Figure 2: General workflow of accelerating Neuro-Symbolic policies using In-Memory Computing (IMC) hardware. The left section illustrates diverse task environments requiring decision-making, such as robotics and autonomous control. The middle section represents different Neuro-Symbolic models and policy expressions, including decision trees, finite state machines (FSMs), and Logic Neural Network (LNN) structures. The right section depicts the deployment of these policies onto an IMC-based accelerator, leveraging crossbars, content-addressable memory (CAM), and specialized logic arrays for efficient symbolic reasoning and real-time execution.

developing hardware-efficient symbolic execution techniques to fully harness the power of NeSy AI. In the next section, we will discuss the proposed symbolic policy design pipeline.

# 3. Proposed Methodology

The approach presented in this work focuses on the replacement of energy-hungry NN policies with symbolic policies that can be efficiently accelerated by leveraging specialized hardware. As shown in Fig. 2, a two-step process is followed: first, an NN policy is distilled into a symbolic policy using the VIPER algorithm (Bastani et al. (2018)), ensuring interpretable decision-making capabilities. Then, the symbolic policy is embedded into an IMC architecture, leveraging its parallel execution and memory-aware execution to enhance performance while reducing power consumption. This approach enables the use of NeSy models in low-power, real-time decision-making scenarios. In the following, we discuss how to distill an NN policy into a symbolic policy and deploy it on IMC.

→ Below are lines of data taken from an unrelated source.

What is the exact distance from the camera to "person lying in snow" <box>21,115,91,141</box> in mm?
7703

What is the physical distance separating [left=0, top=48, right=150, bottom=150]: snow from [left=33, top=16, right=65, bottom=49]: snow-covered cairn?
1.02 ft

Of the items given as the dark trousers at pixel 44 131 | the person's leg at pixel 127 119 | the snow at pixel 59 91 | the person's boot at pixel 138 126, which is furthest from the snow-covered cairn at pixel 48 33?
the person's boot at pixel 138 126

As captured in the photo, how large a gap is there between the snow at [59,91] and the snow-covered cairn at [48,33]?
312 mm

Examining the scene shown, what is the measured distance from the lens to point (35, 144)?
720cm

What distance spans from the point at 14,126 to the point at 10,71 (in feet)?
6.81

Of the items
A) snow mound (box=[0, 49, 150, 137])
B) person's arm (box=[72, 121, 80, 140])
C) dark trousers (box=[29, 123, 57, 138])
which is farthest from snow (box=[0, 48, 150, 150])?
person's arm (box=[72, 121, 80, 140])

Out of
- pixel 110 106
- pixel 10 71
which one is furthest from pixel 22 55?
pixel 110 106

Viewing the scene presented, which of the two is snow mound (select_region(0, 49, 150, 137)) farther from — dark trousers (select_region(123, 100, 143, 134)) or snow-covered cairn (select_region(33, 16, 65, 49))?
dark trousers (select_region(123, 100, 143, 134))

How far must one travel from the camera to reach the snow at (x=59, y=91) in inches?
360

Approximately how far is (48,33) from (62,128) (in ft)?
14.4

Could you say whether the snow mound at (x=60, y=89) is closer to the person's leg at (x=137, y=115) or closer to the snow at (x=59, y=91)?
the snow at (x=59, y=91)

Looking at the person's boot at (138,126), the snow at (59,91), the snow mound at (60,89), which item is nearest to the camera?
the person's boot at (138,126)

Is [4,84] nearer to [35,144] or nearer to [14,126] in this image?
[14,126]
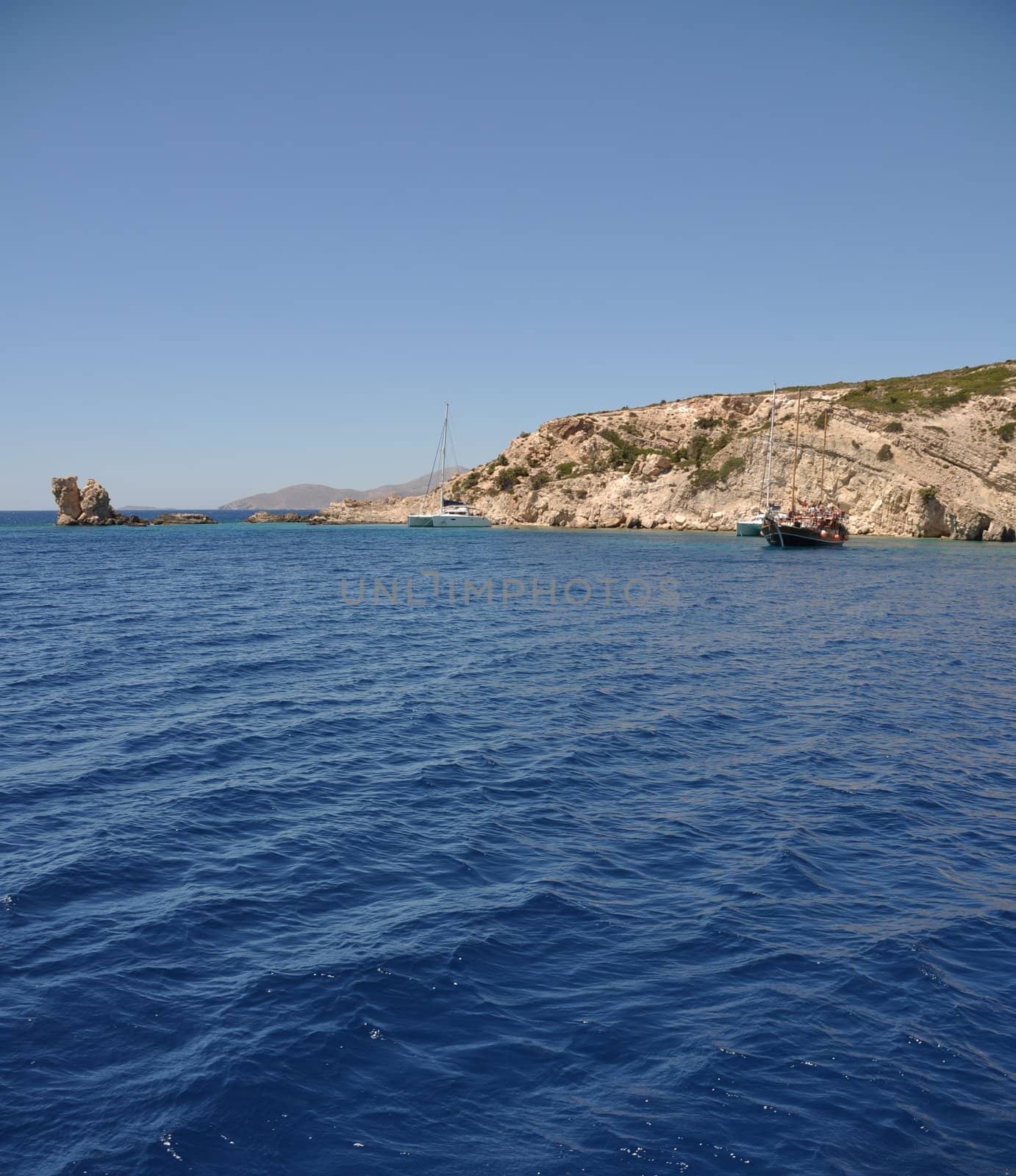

## 3.1. Neural Network to Symbolic Policy

We use the VIPER algorithm proposed in Bastani et al. (2018). In this work, first, an NN policy is trained using the Deep Q-Learning algorithm (Van Hasselt et al. (2016)) for tasks with discrete action spaces. Subsequently, the DAGGER algorithm (Ross et al. (2011)) is used to imitate the NN policy using a decision tree policy. Here, the decision tree policy is a classifier because of the discrete action space. During training, trajectories are generated from a mixture policy consisting of both the NN policy and decision tree policy. As the training progresses, the contribution of the NN policy is annealed to allow the decision tree policy to take over. This training allows the tree policy to handle trajectories deviating from the NN. At the end of the training, we obtain a deterministic

policy with branching of nodes dependent on checking a single Boolean condition. The use of simple operations in the decision tree policy makes it amenable to the IMC architectures.

## 3.2. IMC-Based Acceleration

IMC-based architectures provide a possible solution to accelerating NeSy models by eliminating data movement overhead and enabling O(1) complexity operations. Crossbar-based IMC is best suited for Type I operations such as addition and multiplication for vector-matrix multiplications. CAM-enhanced IMC with O(1) complexity lookup enables fast symbolic rule lookups and Type II operations such as comparison-based logic (<, >, =) and hierarchical decision-making. Apart from these, Ternary Content-Addressable Memory (TCAM) goes one step further in enabling CAM's functionality with the support of multi-value symbolic matching, which finds application in probabilistic rule evaluation in NeSy AI. Associative Processing Units (APUs) enhance symbolic reasoning flexibility by reducing dependence on rule tables (Fouda et al. (2022); Austin (1996)).

To effectively enhance symbolic decision policies, this study investigates the potential for deterministic trees to be executed on IMC accelerators through logic execution on Analog Content-Addressable Memory (aCAM). aCAMs support the parallel evaluation of several decision nodes, thereby condensing memory lookup latency to O(1), a key benefit for symbolic reasoning applications (Pedretti et al. (2021)). This method enables the complete execution of decision trees in memory, thereby minimizing costly data transfers and lowering energy consumption by a considerable amount (Yin et al. (2021)). At the circuit level, there is a discussion of how symbolic policies are implemented physically. Decision trees are encoded into lookup tables (LUTs) and then instantiated in content-addressable memory (CAM) architectures, thereby enabling state-based decisions to be executed quickly.

# 4. Case Studies

The proposed IMC-based NeSy pipeline demonstrates an order-of-magnitude improvement in latency and energy-efficiency compared to conventional CPU and GPU systems. The arrangement reduces data movement overhead and enhances real-time AI performance, making it extremely scalable to diverse NeSy models beyond the evaluated benchmarks.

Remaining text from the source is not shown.